In an unprecedented action that could impact the Zee-Sony merger, the Securities and Exchange Board of India (Sebi) has barred Subhash Chandra, chief of the Essel group, and Punit Goenka, managing director & CEO of Zee Entertainment Enterprises Ltd (Zee), from holding any directorial or key managerial positions in any listed companies or its subsidiaries until further orders.
The capital market regulator has allegedly found out that Chandra and Goenka abused their position as director or key managerial person (KMP) of a listed firm to siphon off funds.

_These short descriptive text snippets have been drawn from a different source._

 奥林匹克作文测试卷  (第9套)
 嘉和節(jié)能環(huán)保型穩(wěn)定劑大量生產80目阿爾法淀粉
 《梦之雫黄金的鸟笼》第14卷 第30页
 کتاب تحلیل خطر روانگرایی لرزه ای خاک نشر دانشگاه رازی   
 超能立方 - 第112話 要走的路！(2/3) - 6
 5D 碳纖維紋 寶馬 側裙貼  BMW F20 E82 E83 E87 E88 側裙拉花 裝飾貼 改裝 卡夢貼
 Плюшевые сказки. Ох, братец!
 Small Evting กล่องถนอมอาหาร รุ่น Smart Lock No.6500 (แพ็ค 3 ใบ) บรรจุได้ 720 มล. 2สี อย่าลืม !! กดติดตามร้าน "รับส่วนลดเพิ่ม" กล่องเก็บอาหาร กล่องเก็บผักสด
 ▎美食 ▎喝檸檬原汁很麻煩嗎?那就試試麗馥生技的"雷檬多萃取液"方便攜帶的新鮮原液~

“Although the promoter family is only holding 3.99 per cent shares in Zee, Subhash Chandra and Punit Goenka continue to be at the helm of affairs of Zee.
“Considering the above, I am of the opinion that, while the investigation is still underway, their continuation as a director/KMP in any listed company or its subsidiaries is likely to be prejudicial to the interest of those companies, particularly its investors.’’

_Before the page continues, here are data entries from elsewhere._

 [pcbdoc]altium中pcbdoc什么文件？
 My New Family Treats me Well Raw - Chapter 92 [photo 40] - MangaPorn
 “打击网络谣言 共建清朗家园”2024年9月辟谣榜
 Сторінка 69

‘’Therefore, I am convinced that, pending completionof investigation by Sebi, interim directions need to be issued to safeguard the management of such companies and protect their investors and other stakeholders,’’ Ashwani Bhatia, whole-time member of Sebi, said in a 16-page order.
According to the market regulator, Chandra and Goenka ``alienated the assets of Zee’’ and other listed companies of Essel group for the benefit of associate entities, which are owned and controlled by them.

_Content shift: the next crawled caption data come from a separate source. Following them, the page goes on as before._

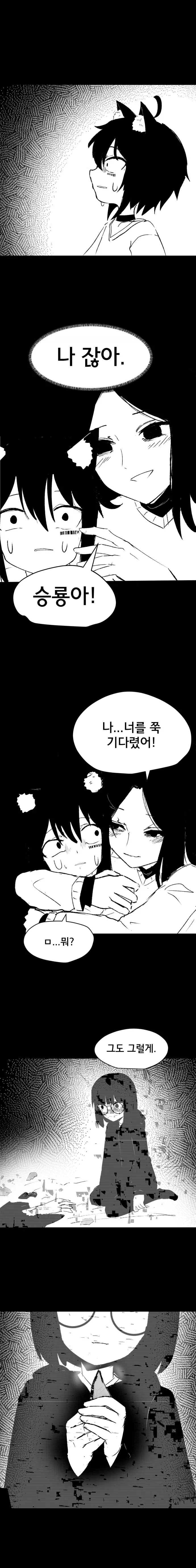고양이 귀 수인으로 환생한 Manhwa (약 스압) - 이미지 20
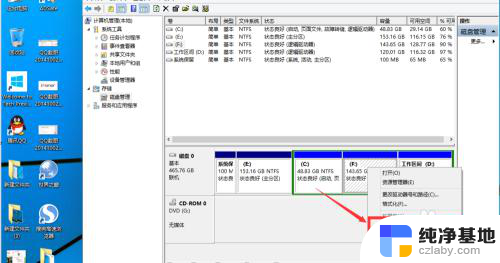 win10装完系统怎么分区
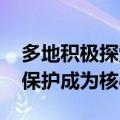 多地积极探索数据立法 平衡数据流通与隐私保护成为核心要点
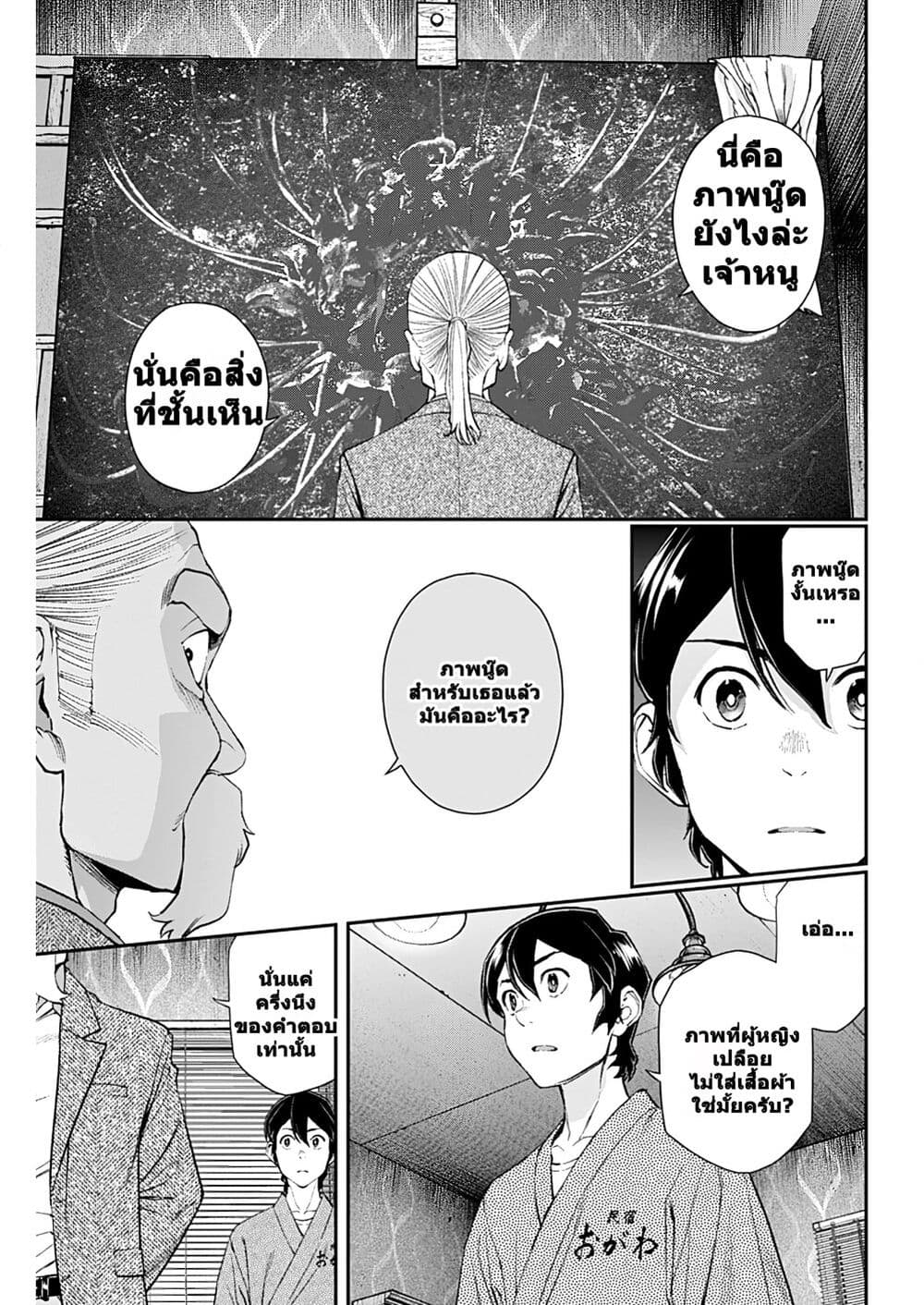 Sora wo Matotte page 8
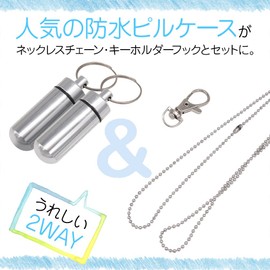 (SOWAKA) 2pcs Waterproof Pill Case + Necklace Chain + Keychain Hook Set (Silver)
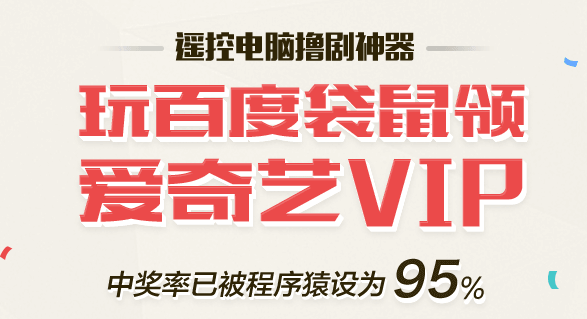 爱奇艺VIP会员一年免费怎么领?_2017爱奇艺vip免费领取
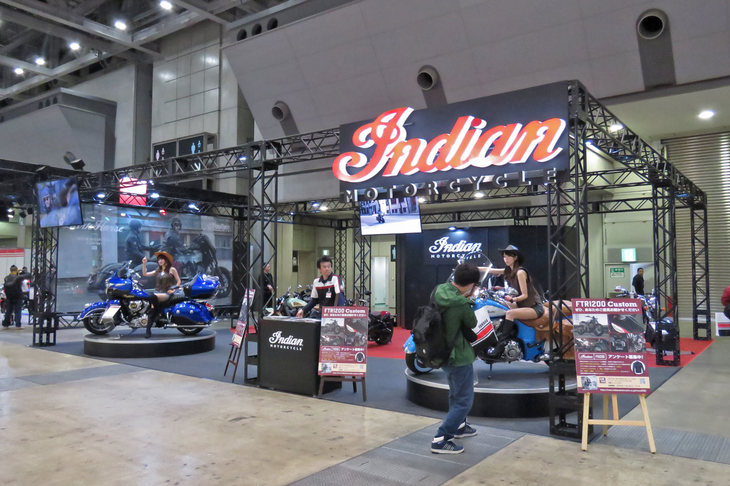 インディアンモーターサイクルのブースの様子。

“The siphoning of funds appears to be a well-planned scheme since, in some instances layering of transactions involved using as many as 13 entities as pass-through entities within a short period of two days only.
The fact that some of the entities used in these layers are common to the ones used for fund diversion in the Shirpur Gold Refinery Ltd (SGRL) case only strengthens the prima facie finding in this case that funds have been diverted from Zee, which need to be investigated thoroughly’’, Sebi said.
In April, Sebi had issued interim order-cum-show-cause notices against SGRL, its erstwhile chairman Amit Goenka, promoter Jayneer Infrapower and Multiventures and five others for allegedly siphoning off funds from the company and violating other rules. SGRL was taken to the NCLT by its lenders.
In its 44-page interim order, Sebi had observed that the financial statements of SGRL were misrepresented to facilitate diversion of its assets to Jayneer via promoter-connected entities.
This in turn led to the sale of assets to the connected entities without receipt of consideration from them.